Fotos: Raphael Alves

As atividades da 16.ª edição da campanha “Justiça pela Paz em Casa”, promovida pelo Tribunal de Justiça do Amazonas no período de 9 a 13 deste mês de março, registraram a realização de 912 audiências. Durante a semana de esforço concentrado, além de outros procedimentos de movimentação processual, os magistrados proferiram sentenças ou decisões interlocutórias em 1.775 processos, dentre as quais 164 concedendo Medidas Protetivas de Urgência (MPUs). A campanha contou com a parceria do Ministério Público do Estado (MPE-AM) e da Defensoria Pública (DPE-AM).

De acordo com os dados repassados na última semana pelo Núcleo de Estatística do TJAM ao Conselho Nacional de Justiça, a 16.ª edição da campanha contou com a participação de 49 magistrados e 100 servidores, incluindo as atividades dos três Juizados Especializados em Violência Doméstica e Familiar contra a Mulher, que funcionam na capital, e de 38 comarcas do interior do Estado.
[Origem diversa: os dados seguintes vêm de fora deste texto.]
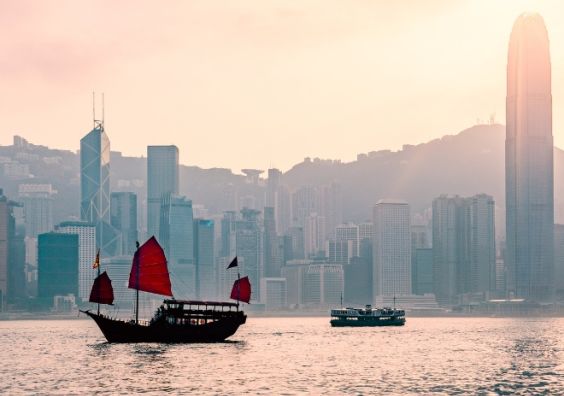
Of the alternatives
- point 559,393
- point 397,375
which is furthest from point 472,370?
point 559,393

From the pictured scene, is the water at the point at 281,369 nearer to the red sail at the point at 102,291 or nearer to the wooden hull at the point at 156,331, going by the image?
the wooden hull at the point at 156,331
A desembargadora Carla Reis, que coordena o Comitê da Mulher em Situação de Risco, do TJAM, destacou o êxito da ação e parabenizou os magistrados e servidores envolvidos no trabalho realizado durante a 16.ª edição da campanha. “Mais uma vez o trabalho realizado levou a resultados expressivos e importantes para o enfrentamento à violência de gênero em nosso Estado. Tanto no que diz respeito à movimentação processual quanto às atividades realizadas pelas equipes multidisciplinares dos ‘Juizados Maria da Penha’ visando à sensibilização e orientação da sociedade sobre esse tema, a campanha foi concluída com louvor e todos estão de parabéns”, afirmou a desembargadora.

A juíza Elza Vitória de Mello, subcoordenadora do comitê, frisou que estão previstas para este ano mais duas edições da campanha, as quais deverão impulsionar mais ainda os resultados do Tribunal nas ações voltadas para o enfrentamento da violência doméstica e familiar contra a mulher. “Temos alcançado resultados muito bons e vamos continuar nesta área, porque o problema da violência doméstica e familiar contra a mulher é gigantesco em nosso País e exige de nós essa mobilização permanente para superá-lo”, afirmou a magistrada.

Para a juíza Ana Lorena Gazzineo, titular do “1.º Juizado Maria da Penha”, que funciona no Fórum Azarias Menescal, no bairro Jorge Teixeira, a campanha foi encerrada com êxito. “O 1.º Juizado realizou mais de 300 audiências, incluindo as de instrução, e proferiu quase 500 sentenças e decisões. Promoveu, ainda, diversas ações interdisciplinares com o objetivo de conscientizar a sociedade para a realidade violenta que as mulheres brasileiras enfrentam e a necessidade de mudança desse quadro”, afirmou a magistrada.

Ela destaca a importância das ações de abordagem da população nos terminais de ônibus e outros locais de grande circulação de pessoas. “Foram promovidas abordagens nos terminais de integração; em escolas; em centros de convivência da família, que alcançaram, aproximadamente, 600 pessoas. Tivemos também as rodas de conversas com homens e com mulheres, em separado, e as audiências de acolhimento. Agora, vamos começar a preparar a campanha de agosto com o mesmo entusiasmo e cientes da necessidade de contribuir, cada vez mais, no enfrentamento à violência doméstica, buscando modificar a lamentável 5.ª colocação do País no ranking mundial de assassinatos femininos, que hoje atinge o número de 5 em cada grupo de cem mil mulheres”, disse a juíza Ana Lorena.

A juíza Luciana Eira Nasser, titular do “2.º Juizado Maria da Penha”, considera que a campanha é fundamental para dar celeridade aos processos. “A campanha nos auxilia a agilizar o julgamento dos processos e, mais uma vez, foi um período muito produtivo no ‘2.º Juizado’. Conseguimos atingir por volta dos 80% das audiências que estavam designadas, então considero que esta edição da campanha foi realmente concluída com êxito, contribuindo para fazermos frente à demanda que é crescente”, destacou a magistrada.

O juiz Rayson de Souza e Silva, que responde pelo “3.º Juizado Maria da Penha”, destacou que a unidade atingiu mais uma vez seus objetivos nesta edição da “Campanha Justiça pela Paz em Casa”. “Assim como nas edições anteriores, a campanha contou com quase a totalidade das audiências realizadas, foi até maior, já que duas audiências foram pautadas na hora. A quantidade de processos com sentença, incluindo as com audiência e as de medidas protetivas, foi 399, superou, em muito, os números da edição anterior. O ‘3.º Juizado Maria da Penha’ se sente contente de ter colaborado para os bons resultados da campanha”, afirmou o magistrado.